Evet... Merkezi, içi-dışı, zâhiri-bâtını, başı-sonu olmayan; bu gibi anlamlardan ve oluşlardan berî olan varlığın, bir yerde son bulup; o noktadan sonra, ikinci bir ayrı varlığın başlamasından söz edebilir misiniz?..
Elbette hayır!..
İşte bu yüzden fark ederiz ki, düşünebilen, hayal edebilen her noktada, tüm özellikleriyle; ve “ZÂT”ıyla ve dolayısıyla tüm özellikleriyle ancak ve ancak, sadece ve sadece KENDİSİ yani “AHAD” olan “ALLÂH” mevcuttur!..
“O”nun dışında, ikinci bir varlığın vücudundan söz eden ise, tümüyle derin düşünce yetersizliğinden doğan yanılgı içerisindedir!.. Ki bu durumun dindeki adı da “ŞİRK”tir!..
“ALLÂH”, “AHAD” olduğuna göre... Kendi varlığı yanı sıra ikinci bir varlıktan söz edilemez!..
Ve gene, “O”nun zerrelere ayrılması şeklinde zaman boyutuna girmesi de söz konusu değildir...
“ALLÂH SAMED’dir”...
“SAMED” kelimesinin anlamında derinlemesine bir araştırma yaparsak, şu mânâlar ile karşılaşırız bilebildiğimiz kadarıyla...
Hiç boşluğu olmayan, eksiksiz, gediksiz, deliksiz, nüfuz edilemeyen... Bir şey girmez, bir şey çıkmaz!.. Som... Hani som altın deriz ya; işte öyle... Yani bir diğer ifade ile “sırf”!..
Görüldüğü gibi bütün bu mânâlar esas itibarıyla “AHAD” isminin mânâsını bütünleyen açıklamalar şeklindedir.
Öyle ise “ALLÂH, DOĞURMAMIŞTIR” uyarısı hangi mânâlarda anlaşılacaktır?..
İlk anlayacağınız mânâ şudur:
“Allâh” kendisinden ikinci bir varlık meydana getirmemiştir!..
Ya da başka bir ifade şekliyle; “Allâh”ın varlığından meydana gelmiş ikinci bir varlık mevcut değildir!..

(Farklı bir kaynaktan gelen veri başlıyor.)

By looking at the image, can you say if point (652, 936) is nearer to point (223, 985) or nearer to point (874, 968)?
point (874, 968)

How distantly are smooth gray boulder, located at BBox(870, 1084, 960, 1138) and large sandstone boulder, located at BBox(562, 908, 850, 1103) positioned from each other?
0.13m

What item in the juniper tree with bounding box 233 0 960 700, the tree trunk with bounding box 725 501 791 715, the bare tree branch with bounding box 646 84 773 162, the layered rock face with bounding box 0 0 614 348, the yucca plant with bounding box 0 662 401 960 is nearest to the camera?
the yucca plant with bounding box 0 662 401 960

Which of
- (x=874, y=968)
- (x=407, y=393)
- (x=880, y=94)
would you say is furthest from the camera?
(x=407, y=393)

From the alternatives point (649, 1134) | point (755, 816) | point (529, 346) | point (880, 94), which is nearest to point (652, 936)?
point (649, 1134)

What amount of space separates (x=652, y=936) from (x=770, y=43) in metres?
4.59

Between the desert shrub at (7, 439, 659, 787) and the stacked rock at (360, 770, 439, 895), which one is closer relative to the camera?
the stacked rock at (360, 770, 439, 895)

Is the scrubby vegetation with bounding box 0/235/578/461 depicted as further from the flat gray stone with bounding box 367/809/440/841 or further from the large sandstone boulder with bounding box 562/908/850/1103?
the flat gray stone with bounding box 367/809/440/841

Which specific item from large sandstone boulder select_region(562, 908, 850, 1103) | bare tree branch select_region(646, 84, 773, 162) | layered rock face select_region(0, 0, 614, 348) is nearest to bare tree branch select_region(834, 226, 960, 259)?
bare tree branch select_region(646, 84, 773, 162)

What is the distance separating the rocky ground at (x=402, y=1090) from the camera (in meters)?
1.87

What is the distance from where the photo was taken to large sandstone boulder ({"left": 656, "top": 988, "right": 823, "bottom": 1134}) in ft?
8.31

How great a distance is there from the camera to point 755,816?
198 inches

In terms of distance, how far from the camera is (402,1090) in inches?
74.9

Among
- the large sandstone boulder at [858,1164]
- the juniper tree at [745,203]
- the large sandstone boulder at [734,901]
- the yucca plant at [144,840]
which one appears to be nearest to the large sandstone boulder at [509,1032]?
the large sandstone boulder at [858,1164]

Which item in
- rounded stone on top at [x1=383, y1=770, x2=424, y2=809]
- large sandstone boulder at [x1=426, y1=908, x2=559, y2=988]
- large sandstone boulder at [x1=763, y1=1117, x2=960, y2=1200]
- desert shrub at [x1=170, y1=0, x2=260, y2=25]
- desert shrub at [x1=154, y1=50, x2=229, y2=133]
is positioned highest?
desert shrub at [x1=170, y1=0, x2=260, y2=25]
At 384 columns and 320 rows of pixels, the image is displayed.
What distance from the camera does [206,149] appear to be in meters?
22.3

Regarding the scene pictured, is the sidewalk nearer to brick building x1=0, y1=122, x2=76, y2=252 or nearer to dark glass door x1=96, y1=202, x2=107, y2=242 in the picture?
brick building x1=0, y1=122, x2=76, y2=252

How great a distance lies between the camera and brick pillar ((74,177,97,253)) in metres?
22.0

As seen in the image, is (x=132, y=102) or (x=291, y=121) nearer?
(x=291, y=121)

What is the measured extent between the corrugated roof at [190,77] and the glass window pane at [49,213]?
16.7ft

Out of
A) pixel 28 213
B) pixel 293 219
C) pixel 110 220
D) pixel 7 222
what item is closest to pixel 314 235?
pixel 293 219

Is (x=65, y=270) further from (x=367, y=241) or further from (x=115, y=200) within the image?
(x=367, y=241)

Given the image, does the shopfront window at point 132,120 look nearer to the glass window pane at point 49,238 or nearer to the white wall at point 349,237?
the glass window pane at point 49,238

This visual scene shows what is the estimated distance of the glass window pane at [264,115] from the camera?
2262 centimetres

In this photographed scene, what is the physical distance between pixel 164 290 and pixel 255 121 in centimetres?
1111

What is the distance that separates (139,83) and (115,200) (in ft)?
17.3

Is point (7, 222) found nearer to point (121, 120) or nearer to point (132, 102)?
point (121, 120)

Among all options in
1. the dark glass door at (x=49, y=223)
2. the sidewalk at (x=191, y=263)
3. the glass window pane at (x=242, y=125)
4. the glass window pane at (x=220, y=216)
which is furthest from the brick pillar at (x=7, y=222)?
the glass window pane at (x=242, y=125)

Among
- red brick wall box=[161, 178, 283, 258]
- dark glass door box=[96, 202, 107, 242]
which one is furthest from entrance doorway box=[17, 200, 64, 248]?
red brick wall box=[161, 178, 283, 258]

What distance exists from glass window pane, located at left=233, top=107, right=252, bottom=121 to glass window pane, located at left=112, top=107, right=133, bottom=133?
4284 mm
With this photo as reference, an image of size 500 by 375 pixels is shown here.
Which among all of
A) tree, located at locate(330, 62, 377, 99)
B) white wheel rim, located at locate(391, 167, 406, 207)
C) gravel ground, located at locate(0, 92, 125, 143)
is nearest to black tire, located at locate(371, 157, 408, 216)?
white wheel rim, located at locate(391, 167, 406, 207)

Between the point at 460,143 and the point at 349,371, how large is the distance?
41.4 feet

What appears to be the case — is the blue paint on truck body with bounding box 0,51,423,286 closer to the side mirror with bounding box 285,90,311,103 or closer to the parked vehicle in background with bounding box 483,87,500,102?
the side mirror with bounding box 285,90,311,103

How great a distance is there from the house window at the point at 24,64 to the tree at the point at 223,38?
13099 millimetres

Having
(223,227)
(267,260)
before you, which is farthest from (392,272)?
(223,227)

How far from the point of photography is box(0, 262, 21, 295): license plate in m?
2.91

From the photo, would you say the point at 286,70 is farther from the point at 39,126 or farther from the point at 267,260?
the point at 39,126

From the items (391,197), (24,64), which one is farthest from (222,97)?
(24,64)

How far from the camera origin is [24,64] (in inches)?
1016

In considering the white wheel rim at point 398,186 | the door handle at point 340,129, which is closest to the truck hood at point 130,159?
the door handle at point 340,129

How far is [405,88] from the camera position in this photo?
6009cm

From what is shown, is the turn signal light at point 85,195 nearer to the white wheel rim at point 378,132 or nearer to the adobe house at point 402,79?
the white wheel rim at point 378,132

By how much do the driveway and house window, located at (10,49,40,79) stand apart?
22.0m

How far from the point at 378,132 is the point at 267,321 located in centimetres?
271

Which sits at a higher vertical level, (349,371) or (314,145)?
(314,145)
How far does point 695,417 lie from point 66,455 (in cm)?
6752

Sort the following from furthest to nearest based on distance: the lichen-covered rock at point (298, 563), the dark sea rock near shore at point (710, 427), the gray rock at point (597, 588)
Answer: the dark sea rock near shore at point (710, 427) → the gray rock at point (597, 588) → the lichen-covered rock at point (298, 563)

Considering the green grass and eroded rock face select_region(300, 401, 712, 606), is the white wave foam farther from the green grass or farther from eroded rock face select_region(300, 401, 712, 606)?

Çünkü O, cüzlere, zerrelere bölünmesi parçalanması mümkün olmayan TEK’tir, yani “AHAD”dır!..
1. Sınırsız sonsuzdur ki, bu yüzden ikinci bir varlığı kendi içinde veya dışında meydana getirmesi söz konusu olamaz.
2. “AHAD” oluşu dolayısıyla cüzlere, zerrelere ayrılmaz ki, O’ndan meydana gelen ikinci bir parça olsun!..
İşte bu yüzden, “ALLÂH”tan meydana gelmiş, O’nun doğurduğu, O’nun özellikleri ile de olsa, ikinci bir varlığın mevcudiyetinden asla söz edilemez!
Netice...
“ALLÂH”, ne başka bir varlık tarafından doğurulmuş yani meydana gelmiştir; ne de O’nun doğurduğu, yani O’nun varlığından meydana gelmiş ikinci bir varlık mevcuttur!..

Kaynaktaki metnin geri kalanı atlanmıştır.